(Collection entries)
⁂

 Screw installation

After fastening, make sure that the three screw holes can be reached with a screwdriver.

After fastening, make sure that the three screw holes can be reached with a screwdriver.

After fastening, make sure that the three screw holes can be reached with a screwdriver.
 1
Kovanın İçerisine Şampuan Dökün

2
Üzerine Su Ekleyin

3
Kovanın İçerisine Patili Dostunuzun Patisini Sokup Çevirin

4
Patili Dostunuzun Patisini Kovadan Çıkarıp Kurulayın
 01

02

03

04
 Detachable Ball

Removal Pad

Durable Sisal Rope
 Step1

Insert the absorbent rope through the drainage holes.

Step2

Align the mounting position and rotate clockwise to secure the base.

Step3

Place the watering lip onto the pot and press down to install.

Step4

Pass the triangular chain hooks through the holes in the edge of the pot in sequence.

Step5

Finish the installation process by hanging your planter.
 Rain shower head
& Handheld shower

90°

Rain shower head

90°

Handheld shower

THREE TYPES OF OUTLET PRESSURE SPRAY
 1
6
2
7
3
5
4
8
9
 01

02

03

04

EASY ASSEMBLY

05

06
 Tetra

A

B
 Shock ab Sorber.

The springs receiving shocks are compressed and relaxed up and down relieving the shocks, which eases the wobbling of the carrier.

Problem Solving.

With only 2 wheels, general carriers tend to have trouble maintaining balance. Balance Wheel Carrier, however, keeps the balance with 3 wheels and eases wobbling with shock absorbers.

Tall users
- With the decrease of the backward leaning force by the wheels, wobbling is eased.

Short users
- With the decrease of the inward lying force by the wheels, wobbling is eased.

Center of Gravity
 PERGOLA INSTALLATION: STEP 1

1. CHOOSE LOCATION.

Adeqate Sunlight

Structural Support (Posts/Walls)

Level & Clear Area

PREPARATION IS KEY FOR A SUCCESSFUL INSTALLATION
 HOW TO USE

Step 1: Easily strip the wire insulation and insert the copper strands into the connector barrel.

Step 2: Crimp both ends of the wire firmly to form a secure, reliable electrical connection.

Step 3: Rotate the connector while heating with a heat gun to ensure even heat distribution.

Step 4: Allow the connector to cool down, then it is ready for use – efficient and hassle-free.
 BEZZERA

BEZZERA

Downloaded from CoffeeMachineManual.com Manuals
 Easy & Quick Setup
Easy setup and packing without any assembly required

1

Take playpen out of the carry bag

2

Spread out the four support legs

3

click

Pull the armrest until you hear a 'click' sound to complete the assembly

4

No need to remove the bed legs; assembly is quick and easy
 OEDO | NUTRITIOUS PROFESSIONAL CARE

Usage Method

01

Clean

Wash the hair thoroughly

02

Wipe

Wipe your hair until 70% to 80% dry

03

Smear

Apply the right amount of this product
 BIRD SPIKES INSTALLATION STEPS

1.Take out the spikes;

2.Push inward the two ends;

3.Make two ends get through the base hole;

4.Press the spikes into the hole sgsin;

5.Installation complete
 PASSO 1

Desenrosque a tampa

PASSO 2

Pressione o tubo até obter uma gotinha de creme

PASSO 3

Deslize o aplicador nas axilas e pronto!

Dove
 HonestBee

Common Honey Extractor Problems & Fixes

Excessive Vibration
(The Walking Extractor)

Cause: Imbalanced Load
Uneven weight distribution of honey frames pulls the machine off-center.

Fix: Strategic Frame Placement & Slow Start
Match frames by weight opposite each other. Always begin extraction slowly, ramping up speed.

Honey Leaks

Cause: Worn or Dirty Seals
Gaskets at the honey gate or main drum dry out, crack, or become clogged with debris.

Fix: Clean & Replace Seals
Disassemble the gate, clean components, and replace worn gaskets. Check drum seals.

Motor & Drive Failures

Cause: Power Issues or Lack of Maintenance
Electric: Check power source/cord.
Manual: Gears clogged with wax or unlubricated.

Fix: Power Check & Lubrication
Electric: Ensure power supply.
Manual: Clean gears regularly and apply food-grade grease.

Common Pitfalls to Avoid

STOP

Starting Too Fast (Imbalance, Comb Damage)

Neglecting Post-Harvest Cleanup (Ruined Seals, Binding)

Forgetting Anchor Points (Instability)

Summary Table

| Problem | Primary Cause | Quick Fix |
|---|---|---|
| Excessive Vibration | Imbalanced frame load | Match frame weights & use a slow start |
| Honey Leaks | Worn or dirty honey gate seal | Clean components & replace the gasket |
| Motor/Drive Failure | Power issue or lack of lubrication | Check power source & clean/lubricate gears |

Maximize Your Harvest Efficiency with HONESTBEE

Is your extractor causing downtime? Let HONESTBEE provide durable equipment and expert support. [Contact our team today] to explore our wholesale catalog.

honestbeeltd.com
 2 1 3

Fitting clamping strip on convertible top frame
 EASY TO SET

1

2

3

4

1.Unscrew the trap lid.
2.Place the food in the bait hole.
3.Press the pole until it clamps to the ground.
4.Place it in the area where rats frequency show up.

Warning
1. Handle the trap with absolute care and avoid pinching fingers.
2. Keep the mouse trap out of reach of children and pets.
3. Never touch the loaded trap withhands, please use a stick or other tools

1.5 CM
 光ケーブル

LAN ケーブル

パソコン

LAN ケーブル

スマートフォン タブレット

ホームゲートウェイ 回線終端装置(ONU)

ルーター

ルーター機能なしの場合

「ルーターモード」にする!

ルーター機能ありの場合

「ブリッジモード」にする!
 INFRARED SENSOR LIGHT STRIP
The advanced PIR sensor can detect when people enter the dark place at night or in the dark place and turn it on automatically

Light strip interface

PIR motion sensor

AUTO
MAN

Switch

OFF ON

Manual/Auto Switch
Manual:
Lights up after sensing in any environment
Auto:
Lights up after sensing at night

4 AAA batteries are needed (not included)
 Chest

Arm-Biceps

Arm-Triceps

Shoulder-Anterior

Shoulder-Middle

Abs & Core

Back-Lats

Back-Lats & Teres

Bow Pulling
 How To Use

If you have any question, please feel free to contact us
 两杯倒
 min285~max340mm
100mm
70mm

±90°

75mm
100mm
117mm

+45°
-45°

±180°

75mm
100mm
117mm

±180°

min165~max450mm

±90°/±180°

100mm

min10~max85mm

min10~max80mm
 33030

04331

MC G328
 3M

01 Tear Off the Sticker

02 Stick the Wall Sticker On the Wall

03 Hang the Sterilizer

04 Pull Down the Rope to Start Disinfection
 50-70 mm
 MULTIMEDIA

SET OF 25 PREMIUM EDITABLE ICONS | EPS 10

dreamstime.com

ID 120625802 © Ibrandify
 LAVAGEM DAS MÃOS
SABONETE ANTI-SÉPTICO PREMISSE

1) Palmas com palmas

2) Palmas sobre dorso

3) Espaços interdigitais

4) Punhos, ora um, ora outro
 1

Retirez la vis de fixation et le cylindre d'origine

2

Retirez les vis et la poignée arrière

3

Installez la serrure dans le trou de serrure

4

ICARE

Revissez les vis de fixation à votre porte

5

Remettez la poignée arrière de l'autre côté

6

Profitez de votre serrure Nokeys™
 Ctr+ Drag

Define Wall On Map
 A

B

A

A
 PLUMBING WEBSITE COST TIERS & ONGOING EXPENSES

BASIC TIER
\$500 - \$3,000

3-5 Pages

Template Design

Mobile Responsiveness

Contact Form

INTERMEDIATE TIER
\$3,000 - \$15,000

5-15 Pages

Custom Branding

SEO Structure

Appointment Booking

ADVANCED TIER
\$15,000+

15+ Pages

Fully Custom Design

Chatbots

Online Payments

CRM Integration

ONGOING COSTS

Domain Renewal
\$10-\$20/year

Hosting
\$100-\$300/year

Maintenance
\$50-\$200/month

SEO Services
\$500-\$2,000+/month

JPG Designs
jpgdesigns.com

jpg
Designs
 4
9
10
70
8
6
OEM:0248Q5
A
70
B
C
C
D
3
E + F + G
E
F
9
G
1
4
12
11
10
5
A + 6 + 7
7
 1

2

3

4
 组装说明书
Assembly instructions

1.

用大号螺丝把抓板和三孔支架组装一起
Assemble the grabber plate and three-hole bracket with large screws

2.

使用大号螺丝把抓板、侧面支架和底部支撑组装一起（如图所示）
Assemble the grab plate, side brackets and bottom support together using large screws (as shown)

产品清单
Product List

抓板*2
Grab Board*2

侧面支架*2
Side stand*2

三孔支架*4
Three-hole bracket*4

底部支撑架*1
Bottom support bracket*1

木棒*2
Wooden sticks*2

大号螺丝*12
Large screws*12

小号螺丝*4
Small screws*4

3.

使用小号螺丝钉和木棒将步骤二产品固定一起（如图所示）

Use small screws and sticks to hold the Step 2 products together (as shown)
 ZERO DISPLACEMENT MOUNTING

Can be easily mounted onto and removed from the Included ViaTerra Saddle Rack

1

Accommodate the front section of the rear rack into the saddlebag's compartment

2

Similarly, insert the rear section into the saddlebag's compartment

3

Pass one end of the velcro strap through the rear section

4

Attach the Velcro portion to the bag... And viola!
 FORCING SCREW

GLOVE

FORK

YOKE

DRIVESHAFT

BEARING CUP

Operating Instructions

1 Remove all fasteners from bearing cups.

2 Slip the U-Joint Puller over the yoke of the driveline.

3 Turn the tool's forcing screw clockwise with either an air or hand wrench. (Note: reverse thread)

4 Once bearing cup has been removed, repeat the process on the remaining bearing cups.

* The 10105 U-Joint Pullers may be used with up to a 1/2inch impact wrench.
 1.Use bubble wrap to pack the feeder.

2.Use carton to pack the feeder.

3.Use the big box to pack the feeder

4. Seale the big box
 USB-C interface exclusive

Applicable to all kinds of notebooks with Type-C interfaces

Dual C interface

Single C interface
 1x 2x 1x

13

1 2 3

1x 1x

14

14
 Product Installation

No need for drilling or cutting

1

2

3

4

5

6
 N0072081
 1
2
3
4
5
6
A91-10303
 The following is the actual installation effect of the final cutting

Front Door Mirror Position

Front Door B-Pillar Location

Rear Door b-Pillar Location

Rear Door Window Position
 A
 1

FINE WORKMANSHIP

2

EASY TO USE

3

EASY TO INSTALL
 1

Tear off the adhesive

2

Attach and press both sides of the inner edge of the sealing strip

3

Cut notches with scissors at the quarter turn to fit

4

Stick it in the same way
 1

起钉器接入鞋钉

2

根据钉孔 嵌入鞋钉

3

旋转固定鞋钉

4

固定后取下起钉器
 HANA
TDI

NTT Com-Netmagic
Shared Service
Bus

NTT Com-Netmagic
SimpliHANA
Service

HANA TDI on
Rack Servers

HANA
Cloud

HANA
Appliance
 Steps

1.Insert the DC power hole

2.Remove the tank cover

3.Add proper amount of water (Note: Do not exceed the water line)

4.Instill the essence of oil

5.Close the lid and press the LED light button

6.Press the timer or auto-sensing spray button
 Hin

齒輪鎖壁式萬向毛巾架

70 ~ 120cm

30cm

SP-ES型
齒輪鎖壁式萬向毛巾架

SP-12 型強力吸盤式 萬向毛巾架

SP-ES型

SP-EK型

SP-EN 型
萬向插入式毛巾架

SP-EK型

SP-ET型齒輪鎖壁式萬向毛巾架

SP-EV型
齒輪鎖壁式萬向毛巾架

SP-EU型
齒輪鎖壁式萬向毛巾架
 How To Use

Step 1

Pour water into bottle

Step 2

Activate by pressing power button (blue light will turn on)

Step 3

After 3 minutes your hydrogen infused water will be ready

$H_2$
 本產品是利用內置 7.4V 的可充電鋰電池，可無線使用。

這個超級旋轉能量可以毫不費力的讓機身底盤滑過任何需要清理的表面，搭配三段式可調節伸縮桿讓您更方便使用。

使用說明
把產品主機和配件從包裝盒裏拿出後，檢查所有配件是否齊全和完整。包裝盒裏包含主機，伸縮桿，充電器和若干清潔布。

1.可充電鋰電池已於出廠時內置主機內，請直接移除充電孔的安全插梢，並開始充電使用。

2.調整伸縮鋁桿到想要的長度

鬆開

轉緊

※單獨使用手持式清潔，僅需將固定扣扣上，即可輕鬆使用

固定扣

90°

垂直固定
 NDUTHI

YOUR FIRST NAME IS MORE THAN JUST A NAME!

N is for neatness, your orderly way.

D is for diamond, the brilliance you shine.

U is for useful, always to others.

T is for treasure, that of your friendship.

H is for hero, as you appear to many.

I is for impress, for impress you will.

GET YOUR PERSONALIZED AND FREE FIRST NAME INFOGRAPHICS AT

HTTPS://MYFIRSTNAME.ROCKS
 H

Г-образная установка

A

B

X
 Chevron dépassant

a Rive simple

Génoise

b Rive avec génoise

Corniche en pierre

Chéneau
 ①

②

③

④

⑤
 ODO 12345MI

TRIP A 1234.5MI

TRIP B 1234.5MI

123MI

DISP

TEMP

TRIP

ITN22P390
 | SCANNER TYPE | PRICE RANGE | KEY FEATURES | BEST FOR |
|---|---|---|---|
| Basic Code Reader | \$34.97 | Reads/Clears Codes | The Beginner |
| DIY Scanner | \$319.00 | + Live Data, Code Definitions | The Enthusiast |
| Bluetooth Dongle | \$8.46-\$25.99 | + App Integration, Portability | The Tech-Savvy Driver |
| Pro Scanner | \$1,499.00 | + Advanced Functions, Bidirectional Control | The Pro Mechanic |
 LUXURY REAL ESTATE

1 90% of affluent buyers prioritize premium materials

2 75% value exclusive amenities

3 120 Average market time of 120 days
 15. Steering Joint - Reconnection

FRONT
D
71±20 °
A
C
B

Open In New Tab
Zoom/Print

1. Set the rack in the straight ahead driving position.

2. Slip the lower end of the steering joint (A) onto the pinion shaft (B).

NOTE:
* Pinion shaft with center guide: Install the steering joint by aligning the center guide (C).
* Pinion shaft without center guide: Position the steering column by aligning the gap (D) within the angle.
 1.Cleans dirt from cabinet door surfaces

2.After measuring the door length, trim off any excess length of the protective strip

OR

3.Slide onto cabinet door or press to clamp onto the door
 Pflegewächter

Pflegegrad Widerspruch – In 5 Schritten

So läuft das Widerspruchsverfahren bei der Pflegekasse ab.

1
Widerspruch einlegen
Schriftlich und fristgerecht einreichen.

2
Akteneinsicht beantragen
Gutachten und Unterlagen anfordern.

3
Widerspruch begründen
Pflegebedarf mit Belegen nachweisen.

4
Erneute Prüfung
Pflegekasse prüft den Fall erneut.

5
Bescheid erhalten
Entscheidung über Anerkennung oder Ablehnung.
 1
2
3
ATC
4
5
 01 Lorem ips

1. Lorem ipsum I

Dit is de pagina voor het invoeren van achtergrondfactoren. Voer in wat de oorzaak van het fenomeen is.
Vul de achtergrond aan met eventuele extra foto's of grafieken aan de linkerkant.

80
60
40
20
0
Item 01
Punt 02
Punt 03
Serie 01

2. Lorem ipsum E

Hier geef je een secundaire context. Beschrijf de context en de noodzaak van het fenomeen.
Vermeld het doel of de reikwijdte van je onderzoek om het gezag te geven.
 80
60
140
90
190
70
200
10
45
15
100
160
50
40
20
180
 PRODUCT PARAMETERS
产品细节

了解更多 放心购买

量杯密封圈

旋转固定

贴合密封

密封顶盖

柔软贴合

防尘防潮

⁂

**ACTIVITY:**
Please tally the lines above that include the word "connector" and answer with the number by itself.

**ANSWER BOX:**
3